Exercise directions – Go over the listing below line by line, and return each one holding the string "peptide".

Data listing –

-- Opening Marker --

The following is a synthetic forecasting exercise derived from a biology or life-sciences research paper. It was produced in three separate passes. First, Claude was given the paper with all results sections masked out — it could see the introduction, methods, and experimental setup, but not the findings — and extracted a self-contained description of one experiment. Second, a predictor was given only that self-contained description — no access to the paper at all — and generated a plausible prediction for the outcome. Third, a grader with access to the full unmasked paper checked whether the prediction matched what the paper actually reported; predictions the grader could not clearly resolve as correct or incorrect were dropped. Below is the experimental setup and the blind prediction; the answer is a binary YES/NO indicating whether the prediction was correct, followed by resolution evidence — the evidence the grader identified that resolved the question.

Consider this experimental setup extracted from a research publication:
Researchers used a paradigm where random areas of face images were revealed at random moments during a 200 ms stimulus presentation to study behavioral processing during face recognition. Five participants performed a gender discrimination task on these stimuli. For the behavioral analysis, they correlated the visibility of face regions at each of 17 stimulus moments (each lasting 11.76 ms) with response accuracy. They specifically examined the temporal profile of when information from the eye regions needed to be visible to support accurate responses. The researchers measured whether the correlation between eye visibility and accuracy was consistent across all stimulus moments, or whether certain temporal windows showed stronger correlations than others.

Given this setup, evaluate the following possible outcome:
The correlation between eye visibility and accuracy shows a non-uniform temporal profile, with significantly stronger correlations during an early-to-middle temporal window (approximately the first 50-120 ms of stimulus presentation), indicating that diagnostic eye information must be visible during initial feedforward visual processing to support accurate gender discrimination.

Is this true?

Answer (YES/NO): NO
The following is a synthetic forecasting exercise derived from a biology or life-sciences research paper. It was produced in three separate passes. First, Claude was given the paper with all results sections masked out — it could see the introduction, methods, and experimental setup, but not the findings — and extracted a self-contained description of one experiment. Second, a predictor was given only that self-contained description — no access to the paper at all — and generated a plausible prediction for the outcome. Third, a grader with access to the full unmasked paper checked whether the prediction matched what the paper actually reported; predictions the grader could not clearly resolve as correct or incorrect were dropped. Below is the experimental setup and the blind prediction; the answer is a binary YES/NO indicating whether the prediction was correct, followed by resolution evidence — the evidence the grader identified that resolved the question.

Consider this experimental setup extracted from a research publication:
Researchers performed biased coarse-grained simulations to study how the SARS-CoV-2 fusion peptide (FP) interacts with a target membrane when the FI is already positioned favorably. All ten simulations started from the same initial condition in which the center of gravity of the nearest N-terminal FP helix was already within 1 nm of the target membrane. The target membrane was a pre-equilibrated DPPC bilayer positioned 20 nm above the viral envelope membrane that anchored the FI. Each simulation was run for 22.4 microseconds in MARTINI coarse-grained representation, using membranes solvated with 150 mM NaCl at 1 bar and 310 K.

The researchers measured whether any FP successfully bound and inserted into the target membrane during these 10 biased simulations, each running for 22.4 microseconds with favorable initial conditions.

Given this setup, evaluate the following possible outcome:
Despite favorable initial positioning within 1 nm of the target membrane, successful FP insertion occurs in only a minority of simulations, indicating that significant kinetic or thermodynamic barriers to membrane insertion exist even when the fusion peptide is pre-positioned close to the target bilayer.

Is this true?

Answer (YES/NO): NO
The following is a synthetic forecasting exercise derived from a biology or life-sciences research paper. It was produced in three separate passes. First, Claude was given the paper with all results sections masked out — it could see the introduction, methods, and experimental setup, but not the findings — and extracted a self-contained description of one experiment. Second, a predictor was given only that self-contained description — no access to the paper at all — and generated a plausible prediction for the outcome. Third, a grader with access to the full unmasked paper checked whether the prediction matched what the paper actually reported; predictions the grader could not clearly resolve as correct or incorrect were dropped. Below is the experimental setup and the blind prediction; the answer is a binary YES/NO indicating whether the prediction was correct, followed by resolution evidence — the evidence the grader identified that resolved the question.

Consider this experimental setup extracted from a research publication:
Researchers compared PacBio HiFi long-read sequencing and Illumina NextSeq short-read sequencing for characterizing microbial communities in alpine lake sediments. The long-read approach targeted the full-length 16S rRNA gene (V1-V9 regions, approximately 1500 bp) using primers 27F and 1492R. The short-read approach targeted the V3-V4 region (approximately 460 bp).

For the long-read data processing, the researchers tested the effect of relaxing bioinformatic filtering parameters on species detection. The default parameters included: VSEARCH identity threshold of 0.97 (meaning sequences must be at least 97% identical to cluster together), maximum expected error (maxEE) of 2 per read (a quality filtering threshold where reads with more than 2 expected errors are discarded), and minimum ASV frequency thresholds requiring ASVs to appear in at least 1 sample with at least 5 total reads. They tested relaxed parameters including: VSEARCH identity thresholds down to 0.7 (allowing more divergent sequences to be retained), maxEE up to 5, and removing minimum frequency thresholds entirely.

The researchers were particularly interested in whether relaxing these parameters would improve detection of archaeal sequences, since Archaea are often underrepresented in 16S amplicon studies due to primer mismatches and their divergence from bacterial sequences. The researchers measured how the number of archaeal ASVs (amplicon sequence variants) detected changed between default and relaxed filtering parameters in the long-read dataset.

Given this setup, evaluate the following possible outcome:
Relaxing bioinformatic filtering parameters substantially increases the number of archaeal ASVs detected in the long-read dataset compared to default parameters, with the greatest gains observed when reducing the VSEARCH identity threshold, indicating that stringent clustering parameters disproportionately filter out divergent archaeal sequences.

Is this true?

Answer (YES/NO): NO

-- Closing Marker --

Finished task –
Researchers performed biased coarse-grained simulations to study how the SARS-CoV-2 fusion peptide (FP) interacts with a target membrane when the FI is already positioned favorably. All ten simulations started from the same initial condition in which the center of gravity of the nearest N-terminal FP helix was already within 1 nm of the target membrane. The target membrane was a pre-equilibrated DPPC bilayer positioned 20 nm above the viral envelope membrane that anchored the FI. Each simulation was run for 22.4 microseconds in MARTINI coarse-grained representation, using membranes solvated with 150 mM NaCl at 1 bar and 310 K.
Despite favorable initial positioning within 1 nm of the target membrane, successful FP insertion occurs in only a minority of simulations, indicating that significant kinetic or thermodynamic barriers to membrane insertion exist even when the fusion peptide is pre-positioned close to the target bilayer.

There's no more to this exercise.